CO2 capture and electrochemical conversion
Innovative approaches for CO2 management are crucial not only for developing mitigation technologies to address sustainability challenges, but also for enhancing our scientific understanding of CO2 reactivity for the design of CO2-centric reactions. Our work in this area focuses broadly on identifying innovative strategies for enhancing CO2 reactivity. Our current focus is on reactions conducted in organic media, given the opportunities to design simpler and selective reactions that lend themselves to more facile characterization without competing water reactions. Currently, we are working on the design and characterization of nonaqueous electrolytes incorporating amine-based motifs that offer the possibility of designing integrated chemical capture and electrochemical conversion systems. In such an approach, activation of the normally inert CO2 occurs through chemical reaction of the CO2 with the amine. Our group recently discovered that this process, which alters the electronic structure around the –COO moiety, renders the captured CO2 highly active for subsequent electrochemistry at inexpensive, metal-free carbon electrodes. This approach advantageously combines two conventionally separate methods – capture and electrochemical conversion – for CO2 mitigation. The feasibility of the aforementioned scheme has been demonstrated in rechargeable Li-based batteries to date, where Li2CO3 was the major discharge product. However, to circumvent the high material cost of Li, we are continuing to explore earth-abundant metals as negative electrode materials which could enable more cost-effective sequestration of the captured CO2 as a densely packed solid. We are also interested in understanding how protic donors may alter the reaction pathway in future work, possibly yielding protonated products such as chemicals or fuels.
 

References

(1) Khurram, A.; He, M.; Gallant, B. M. Tailoring the discharge reaction in Li-CO2 batteries through incorporation of CO2 capture chemistry. Joule 2018, 2, 2649-2666

(2) Khurram, A.; Yan, L.; Yin, Y.; Zhao, L.; Gallant, B. M. Promoting Amine-Activated Electrochemical CO2 Conversion with Alkali Salts. J. Phys. Chem. C 2019 (in press)

 

Novel materials and interface design for next-generation rechargeable batteries  
Fluoride-forming reactions. Fluoride-based materials are increasingly promising for future high-capacity and stable Li-ion cathode materials and stable Li metal interfaces. Our laboratory is developing expertise in fluoride-forming electrochemical reactions, particularly those conducted in Li+ environments, where the LiF amount, morphology, and structure can be carefully tuned by modulating the electrochemical conditions.

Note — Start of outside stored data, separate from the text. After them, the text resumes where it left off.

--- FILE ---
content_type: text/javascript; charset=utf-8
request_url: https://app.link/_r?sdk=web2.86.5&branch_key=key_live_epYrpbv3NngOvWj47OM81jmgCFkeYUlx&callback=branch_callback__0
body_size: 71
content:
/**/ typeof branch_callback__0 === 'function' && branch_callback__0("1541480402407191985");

We are currently exploring how fluoride-based materials can be synthesized in new ways, opening new opportunities to introduce this important yet normally intransigent precursor to future energy storage materials. Fundamentally, we are interested in studying how fluoride becomes incorporated in materials, imparting exciting new properties such as improved stability and high energy density.
 
Modifying the solid electrolyte interphase (SEI). The SEI plays a critical role in stability of the interphase of graphite materials, yet the native SEI that forms on metal surfaces such as Li remains highly unstable and challenging to characterize. We are developing selective, gas-based synthesis approaches to generate model ‘deconstructed’ interphases on Li that are amenable to fundamental study. This work aims to provide improved understanding of physical parameters of interfacial materials on Li, which normally evade characterization owing to their nanoscopic thickness, heterogeneity, and air reactivity. Our long-term interest is to integrate this knowledge to obtain better fundamental understanding of the individual contributions of common SEI phases, and use this understanding to develop rational guidelines for designing interfaces with improved stability over long-term cycling, bringing metal anodes a step closer to commercial feasibility.